▶ [What is expected] Collect every line of the records below that contains the word "which", and copy each one in full.

▶ [Supplied records]
########################################

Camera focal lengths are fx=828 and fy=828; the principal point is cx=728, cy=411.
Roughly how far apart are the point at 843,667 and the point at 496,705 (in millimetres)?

########################################

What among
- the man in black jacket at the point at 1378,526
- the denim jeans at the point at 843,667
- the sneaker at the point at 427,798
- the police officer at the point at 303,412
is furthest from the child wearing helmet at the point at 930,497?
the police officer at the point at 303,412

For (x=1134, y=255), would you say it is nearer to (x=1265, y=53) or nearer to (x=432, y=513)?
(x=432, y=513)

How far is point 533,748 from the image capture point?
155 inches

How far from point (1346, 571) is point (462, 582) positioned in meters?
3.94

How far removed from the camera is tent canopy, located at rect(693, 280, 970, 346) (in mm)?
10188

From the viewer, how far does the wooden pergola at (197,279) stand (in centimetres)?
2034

########################################

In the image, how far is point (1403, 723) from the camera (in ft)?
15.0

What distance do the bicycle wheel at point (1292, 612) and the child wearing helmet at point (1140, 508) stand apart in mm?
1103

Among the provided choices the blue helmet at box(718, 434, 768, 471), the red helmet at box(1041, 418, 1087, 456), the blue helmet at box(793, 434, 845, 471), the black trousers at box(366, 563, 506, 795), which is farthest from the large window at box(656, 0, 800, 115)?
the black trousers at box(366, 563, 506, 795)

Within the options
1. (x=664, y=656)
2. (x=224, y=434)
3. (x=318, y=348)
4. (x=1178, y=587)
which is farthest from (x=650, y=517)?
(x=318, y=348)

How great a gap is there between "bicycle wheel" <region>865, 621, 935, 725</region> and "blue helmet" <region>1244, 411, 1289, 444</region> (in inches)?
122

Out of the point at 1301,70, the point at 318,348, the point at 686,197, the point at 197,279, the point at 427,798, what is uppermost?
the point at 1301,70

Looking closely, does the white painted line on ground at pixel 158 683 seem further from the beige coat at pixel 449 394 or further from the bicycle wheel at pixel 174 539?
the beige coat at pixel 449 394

########################################

▶ [Exercise result]
Among the provided choices the blue helmet at box(718, 434, 768, 471), the red helmet at box(1041, 418, 1087, 456), the blue helmet at box(793, 434, 845, 471), the black trousers at box(366, 563, 506, 795), which is farthest from the large window at box(656, 0, 800, 115)?
which is farthest from (x=650, y=517)?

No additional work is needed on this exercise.